Data entries
---*---
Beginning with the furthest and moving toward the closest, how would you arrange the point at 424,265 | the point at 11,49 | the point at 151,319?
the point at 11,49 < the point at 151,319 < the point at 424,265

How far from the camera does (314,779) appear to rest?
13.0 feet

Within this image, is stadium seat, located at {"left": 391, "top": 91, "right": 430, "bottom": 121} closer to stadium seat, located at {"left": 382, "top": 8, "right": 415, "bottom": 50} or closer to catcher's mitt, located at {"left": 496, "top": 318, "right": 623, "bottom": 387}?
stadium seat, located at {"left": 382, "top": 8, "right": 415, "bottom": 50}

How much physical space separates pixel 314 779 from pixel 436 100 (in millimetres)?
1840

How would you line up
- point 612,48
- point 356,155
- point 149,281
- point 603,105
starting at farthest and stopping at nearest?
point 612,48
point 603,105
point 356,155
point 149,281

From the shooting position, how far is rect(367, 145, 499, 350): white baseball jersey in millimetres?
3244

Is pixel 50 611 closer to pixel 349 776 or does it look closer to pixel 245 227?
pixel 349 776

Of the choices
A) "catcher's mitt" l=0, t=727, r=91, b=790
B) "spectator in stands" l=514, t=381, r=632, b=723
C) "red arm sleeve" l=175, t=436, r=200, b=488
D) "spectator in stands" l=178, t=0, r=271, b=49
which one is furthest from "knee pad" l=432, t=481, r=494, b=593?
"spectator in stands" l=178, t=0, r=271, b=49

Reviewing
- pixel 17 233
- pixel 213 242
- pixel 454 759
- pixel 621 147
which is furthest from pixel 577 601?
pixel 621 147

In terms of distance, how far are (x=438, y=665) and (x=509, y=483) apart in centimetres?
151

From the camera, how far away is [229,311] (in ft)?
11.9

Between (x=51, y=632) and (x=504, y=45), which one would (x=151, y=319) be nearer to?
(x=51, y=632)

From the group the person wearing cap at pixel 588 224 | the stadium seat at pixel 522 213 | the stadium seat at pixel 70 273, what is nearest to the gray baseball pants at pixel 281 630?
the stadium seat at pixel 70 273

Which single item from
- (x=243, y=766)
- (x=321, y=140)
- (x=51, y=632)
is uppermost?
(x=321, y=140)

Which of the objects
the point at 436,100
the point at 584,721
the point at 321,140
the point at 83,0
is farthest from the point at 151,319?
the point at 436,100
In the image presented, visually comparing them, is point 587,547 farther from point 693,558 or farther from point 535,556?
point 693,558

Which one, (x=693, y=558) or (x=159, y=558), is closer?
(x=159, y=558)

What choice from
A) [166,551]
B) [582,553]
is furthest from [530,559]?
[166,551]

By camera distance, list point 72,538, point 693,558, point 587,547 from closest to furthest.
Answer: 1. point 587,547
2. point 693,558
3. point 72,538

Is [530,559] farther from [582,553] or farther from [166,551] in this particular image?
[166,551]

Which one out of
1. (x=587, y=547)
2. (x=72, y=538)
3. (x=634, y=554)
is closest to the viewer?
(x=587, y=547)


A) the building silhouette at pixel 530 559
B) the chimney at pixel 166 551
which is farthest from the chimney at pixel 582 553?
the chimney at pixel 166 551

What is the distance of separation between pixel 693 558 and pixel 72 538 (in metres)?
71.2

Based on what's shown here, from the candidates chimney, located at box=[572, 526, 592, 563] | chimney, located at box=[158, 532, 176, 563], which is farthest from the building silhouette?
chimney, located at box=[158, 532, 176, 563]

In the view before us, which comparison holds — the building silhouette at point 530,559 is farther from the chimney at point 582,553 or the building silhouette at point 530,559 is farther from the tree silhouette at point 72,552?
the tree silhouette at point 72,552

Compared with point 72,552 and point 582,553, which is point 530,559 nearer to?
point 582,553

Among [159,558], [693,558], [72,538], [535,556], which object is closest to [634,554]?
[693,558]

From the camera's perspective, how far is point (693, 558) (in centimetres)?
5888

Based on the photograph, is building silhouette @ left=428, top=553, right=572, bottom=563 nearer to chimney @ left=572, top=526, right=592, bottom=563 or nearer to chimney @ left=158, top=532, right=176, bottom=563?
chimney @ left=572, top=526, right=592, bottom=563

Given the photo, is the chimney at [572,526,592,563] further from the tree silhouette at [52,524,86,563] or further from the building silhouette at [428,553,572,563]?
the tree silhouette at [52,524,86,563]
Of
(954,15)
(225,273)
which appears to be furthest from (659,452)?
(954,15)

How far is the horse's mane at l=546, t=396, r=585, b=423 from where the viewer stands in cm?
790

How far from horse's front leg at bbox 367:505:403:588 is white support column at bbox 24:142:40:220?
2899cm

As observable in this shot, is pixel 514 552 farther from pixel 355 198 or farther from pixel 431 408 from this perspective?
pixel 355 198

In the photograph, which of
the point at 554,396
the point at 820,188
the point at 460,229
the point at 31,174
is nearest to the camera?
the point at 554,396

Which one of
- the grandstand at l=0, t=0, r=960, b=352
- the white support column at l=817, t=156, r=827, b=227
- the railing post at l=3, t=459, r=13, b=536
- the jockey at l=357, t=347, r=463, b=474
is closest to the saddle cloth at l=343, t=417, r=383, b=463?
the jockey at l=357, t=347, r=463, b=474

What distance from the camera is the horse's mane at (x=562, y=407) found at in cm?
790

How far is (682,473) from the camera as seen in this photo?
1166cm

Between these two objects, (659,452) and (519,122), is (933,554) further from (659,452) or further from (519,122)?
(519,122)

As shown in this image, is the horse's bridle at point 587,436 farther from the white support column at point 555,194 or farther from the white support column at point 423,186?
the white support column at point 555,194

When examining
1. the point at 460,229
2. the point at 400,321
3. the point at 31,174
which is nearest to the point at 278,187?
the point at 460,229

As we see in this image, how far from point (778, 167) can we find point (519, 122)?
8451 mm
---*---
> **Prompt**
Nothing in the data may differ; print all of it exactly as written.

> **Task answer**
Beginning with the furthest and moving toward the closest, how would you arrange the point at 424,265 | the point at 11,49 | the point at 151,319?
the point at 11,49 < the point at 151,319 < the point at 424,265

How far from the camera does (314,779) appear to rest?
13.0 feet

Within this image, is stadium seat, located at {"left": 391, "top": 91, "right": 430, "bottom": 121} closer to stadium seat, located at {"left": 382, "top": 8, "right": 415, "bottom": 50} or closer to catcher's mitt, located at {"left": 496, "top": 318, "right": 623, "bottom": 387}?
stadium seat, located at {"left": 382, "top": 8, "right": 415, "bottom": 50}

How much physical space separates pixel 314 779 from pixel 436 100 (in millimetres)?
1840

How would you line up
- point 612,48
- point 356,155
- point 149,281
- point 603,105
starting at farthest and stopping at nearest?
point 612,48
point 603,105
point 356,155
point 149,281

From the shooting position, how far is rect(367, 145, 499, 350): white baseball jersey in millimetres?
3244

Is pixel 50 611 closer to pixel 349 776 or does it look closer to pixel 245 227?
pixel 349 776

Of the choices
A) "catcher's mitt" l=0, t=727, r=91, b=790
B) "spectator in stands" l=514, t=381, r=632, b=723
C) "red arm sleeve" l=175, t=436, r=200, b=488
D) "spectator in stands" l=178, t=0, r=271, b=49
which one is furthest from "knee pad" l=432, t=481, r=494, b=593?
"spectator in stands" l=178, t=0, r=271, b=49

Reviewing
- pixel 17 233
- pixel 213 242
- pixel 454 759
- pixel 621 147
which is furthest from pixel 577 601?
pixel 621 147

In terms of distance, how far are (x=438, y=665) and (x=509, y=483) apart in centimetres?
151

From the camera, how far away is [229,311] (in ft)?
11.9

Between (x=51, y=632) and (x=504, y=45), which one would (x=151, y=319) be nearer to?
(x=51, y=632)

From the group the person wearing cap at pixel 588 224 | the stadium seat at pixel 522 213 | the stadium seat at pixel 70 273, what is nearest to the gray baseball pants at pixel 281 630?
the stadium seat at pixel 70 273

Which single item from
- (x=243, y=766)
- (x=321, y=140)
- (x=51, y=632)
is uppermost?
(x=321, y=140)

Which of the objects
the point at 436,100
the point at 584,721
the point at 321,140
the point at 83,0
is farthest from the point at 151,319?
the point at 436,100
In the image presented, visually comparing them, is point 587,547 farther from point 693,558 or farther from point 535,556?
point 693,558

Which one, (x=693, y=558) or (x=159, y=558), is closer?
(x=159, y=558)

What choice from
A) [166,551]
B) [582,553]
is furthest from [530,559]?
[166,551]

By camera distance, list point 72,538, point 693,558, point 587,547 from closest to furthest.
Answer: 1. point 587,547
2. point 693,558
3. point 72,538

Is [530,559] farther from [582,553] or farther from [166,551] in this particular image?
[166,551]

Which one out of
1. (x=587, y=547)
2. (x=72, y=538)
3. (x=634, y=554)
is closest to the viewer?
(x=587, y=547)


A) the building silhouette at pixel 530 559
B) the chimney at pixel 166 551
which is farthest from the chimney at pixel 582 553?
the chimney at pixel 166 551

What is the distance of separation between pixel 693 558 and pixel 72 538 (in metres)?
71.2

Based on what's shown here, from the candidates chimney, located at box=[572, 526, 592, 563] | chimney, located at box=[158, 532, 176, 563], which is farthest from the building silhouette?
chimney, located at box=[158, 532, 176, 563]

In the view before us, which comparison holds — the building silhouette at point 530,559 is farther from the chimney at point 582,553 or the building silhouette at point 530,559 is farther from the tree silhouette at point 72,552?
the tree silhouette at point 72,552

Compared with point 72,552 and point 582,553, which is point 530,559 nearer to?
point 582,553

Among [159,558], [693,558], [72,538], [535,556], which object is closest to [634,554]?
[693,558]

From the camera's perspective, how far is point (693, 558) (in centimetres)?
5888

Based on the photograph, is building silhouette @ left=428, top=553, right=572, bottom=563 nearer to chimney @ left=572, top=526, right=592, bottom=563 or nearer to chimney @ left=158, top=532, right=176, bottom=563?
chimney @ left=572, top=526, right=592, bottom=563

Given the photo, is the chimney at [572,526,592,563] further from the tree silhouette at [52,524,86,563] or further from the building silhouette at [428,553,572,563]?
the tree silhouette at [52,524,86,563]
Of
(954,15)
(225,273)
which appears to be furthest from (659,452)?
(954,15)

How far is the horse's mane at l=546, t=396, r=585, b=423 from where the viewer stands in cm?
790

How far from horse's front leg at bbox 367:505:403:588 is white support column at bbox 24:142:40:220?
2899cm

As observable in this shot, is pixel 514 552 farther from pixel 355 198 or farther from pixel 431 408 from this perspective?
pixel 355 198

In the photograph, which of
the point at 554,396
the point at 820,188
the point at 460,229
the point at 31,174
is nearest to the camera?
the point at 554,396

Which one of
- the grandstand at l=0, t=0, r=960, b=352
- the white support column at l=817, t=156, r=827, b=227
- the railing post at l=3, t=459, r=13, b=536
- the jockey at l=357, t=347, r=463, b=474
is closest to the saddle cloth at l=343, t=417, r=383, b=463?
the jockey at l=357, t=347, r=463, b=474

What distance from the camera is the horse's mane at (x=562, y=407) found at in cm?
790

How far is (682,473) from the camera as seen in this photo?
1166cm

Between these two objects, (659,452) and (519,122), is (933,554) further from (659,452) or further from (519,122)?
(519,122)

As shown in this image, is the horse's bridle at point 587,436 farther from the white support column at point 555,194 or farther from the white support column at point 423,186?
the white support column at point 555,194

When examining
1. the point at 460,229
2. the point at 400,321
3. the point at 31,174
which is nearest to the point at 278,187?
the point at 460,229

As we see in this image, how far from point (778, 167) can we find point (519, 122)?
8451 mm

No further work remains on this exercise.